The Power of Being Present

Laura Ayo

Laura Ayo

Two weeks ago, I had the unexpected opportunity to travel to a small city in South Louisiana that I haven’t visited in nearly 16 years. The town – in the heart of sugarcane country – serves as the inspiration for the setting of the novel I’m writing. And while my main purpose for going there had nothing to do with research for my novel, I found myself noticing details about the place that will only enrich my writing.

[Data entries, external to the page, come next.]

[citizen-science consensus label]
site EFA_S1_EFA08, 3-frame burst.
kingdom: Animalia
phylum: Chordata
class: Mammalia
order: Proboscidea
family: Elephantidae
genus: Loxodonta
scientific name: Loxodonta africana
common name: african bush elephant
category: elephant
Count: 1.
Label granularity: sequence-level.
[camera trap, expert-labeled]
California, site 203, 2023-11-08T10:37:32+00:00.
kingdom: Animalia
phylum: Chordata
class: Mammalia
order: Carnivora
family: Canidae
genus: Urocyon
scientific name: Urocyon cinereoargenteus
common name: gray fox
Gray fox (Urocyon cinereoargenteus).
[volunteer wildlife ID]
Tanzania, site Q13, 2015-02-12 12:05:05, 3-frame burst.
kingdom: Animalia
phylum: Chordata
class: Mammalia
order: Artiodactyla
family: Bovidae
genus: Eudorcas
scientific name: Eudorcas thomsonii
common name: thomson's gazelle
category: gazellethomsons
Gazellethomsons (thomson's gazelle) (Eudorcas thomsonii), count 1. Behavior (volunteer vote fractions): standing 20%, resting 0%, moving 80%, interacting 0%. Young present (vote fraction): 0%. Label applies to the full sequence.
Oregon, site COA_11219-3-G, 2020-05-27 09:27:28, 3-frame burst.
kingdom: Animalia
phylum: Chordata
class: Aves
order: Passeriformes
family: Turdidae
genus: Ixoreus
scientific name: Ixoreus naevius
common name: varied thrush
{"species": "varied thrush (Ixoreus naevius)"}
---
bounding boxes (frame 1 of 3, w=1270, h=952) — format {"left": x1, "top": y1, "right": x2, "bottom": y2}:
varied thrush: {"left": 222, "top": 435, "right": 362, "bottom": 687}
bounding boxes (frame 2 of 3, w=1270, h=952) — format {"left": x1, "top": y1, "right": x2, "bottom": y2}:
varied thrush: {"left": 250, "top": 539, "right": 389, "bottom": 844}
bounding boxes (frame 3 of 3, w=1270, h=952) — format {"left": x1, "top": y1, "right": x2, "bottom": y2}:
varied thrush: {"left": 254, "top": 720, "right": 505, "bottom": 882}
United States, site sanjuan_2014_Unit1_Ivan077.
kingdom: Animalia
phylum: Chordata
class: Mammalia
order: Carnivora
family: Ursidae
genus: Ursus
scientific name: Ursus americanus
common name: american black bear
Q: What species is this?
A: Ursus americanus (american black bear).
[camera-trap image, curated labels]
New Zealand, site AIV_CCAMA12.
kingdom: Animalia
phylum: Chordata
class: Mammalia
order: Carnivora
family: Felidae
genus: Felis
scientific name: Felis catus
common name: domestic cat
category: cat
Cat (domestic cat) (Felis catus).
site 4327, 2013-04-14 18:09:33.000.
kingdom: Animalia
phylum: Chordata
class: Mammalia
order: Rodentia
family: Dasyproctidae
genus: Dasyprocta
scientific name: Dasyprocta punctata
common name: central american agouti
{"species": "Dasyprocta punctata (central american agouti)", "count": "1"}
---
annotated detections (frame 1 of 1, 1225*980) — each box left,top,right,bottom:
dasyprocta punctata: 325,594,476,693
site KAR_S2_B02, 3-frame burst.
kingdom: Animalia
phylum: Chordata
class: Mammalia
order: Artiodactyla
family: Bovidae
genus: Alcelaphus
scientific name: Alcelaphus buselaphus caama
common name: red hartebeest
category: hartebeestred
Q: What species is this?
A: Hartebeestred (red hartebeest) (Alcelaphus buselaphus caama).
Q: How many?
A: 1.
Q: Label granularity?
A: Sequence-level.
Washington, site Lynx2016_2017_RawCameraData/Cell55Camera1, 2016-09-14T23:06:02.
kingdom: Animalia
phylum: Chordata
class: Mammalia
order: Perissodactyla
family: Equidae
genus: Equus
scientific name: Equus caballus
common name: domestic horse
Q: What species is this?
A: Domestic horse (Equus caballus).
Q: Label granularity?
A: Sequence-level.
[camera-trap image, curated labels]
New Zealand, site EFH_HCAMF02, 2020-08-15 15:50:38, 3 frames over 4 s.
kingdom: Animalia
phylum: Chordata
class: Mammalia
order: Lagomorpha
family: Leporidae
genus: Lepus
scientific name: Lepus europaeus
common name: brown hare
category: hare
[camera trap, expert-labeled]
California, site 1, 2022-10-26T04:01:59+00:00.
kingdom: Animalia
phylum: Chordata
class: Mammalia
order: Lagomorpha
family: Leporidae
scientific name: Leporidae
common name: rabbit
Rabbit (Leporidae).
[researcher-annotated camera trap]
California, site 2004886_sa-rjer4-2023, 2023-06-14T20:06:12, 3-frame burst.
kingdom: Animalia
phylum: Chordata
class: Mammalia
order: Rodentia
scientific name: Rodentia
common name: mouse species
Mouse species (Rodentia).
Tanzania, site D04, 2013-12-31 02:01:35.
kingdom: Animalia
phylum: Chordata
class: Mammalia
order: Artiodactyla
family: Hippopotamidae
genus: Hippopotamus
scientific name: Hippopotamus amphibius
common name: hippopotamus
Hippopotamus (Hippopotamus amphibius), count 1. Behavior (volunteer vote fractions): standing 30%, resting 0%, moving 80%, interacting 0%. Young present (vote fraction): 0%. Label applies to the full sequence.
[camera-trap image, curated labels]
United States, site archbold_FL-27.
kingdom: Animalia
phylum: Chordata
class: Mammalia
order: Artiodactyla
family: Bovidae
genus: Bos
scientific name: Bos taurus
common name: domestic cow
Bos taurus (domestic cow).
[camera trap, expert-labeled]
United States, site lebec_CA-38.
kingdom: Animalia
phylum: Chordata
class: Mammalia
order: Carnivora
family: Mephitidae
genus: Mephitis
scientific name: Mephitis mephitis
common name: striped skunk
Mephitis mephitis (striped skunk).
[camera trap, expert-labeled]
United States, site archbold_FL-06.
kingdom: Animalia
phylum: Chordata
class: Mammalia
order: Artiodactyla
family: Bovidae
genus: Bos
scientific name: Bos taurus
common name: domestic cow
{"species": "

Sugarcane fields are a central element in my story. In my younger life, I’ve driven past them frequently. I’ve walked through them a handful of times. I’ve even sucked the sweet juice out of a piece of cane freshly cut from the ground on more than one occasion. But I was young during those experiences. Back then, I didn’t pay attention to how lush and dense the foliage is when the plants are nearly ready to be harvested. I didn’t stop to watch and listen to the way the wind swept through the leaves as a storm rolled in. I didn’t notice the bits of broken oyster shells littering the compact dirt at the edge of the fields.

Or perhaps my memory of finer details has simply faded with time. I had forgotten how deceptively razor sharp the cane leaves are. I had forgotten that birds follow the plows to search for bugs in the churned up dirt, which I incorrectly remembered as being more brown than grey.

It’s true that I have spent a fair amount of time looking at photos of sugarcane and sugarcane fields that people have posted online and on social media as I’ve been writing my story. But being back in that small town proved better than any research I could have ever done online from 700 miles away. I was reminded of what being in a sugarcane field sounds like and what it smells like. I felt the dirt beneath my feet and the slender leaves in my hands. Those sensory details could never come from any photograph or uploaded video.

Thanks to this unforeseen visit, all of those details will find their way into the pages of my novel as I move forward in my writing. And all of those long-forgotten memories of the time I’ve spent in sugarcane country, now fresh in my mind, will find their way into the lives of my characters.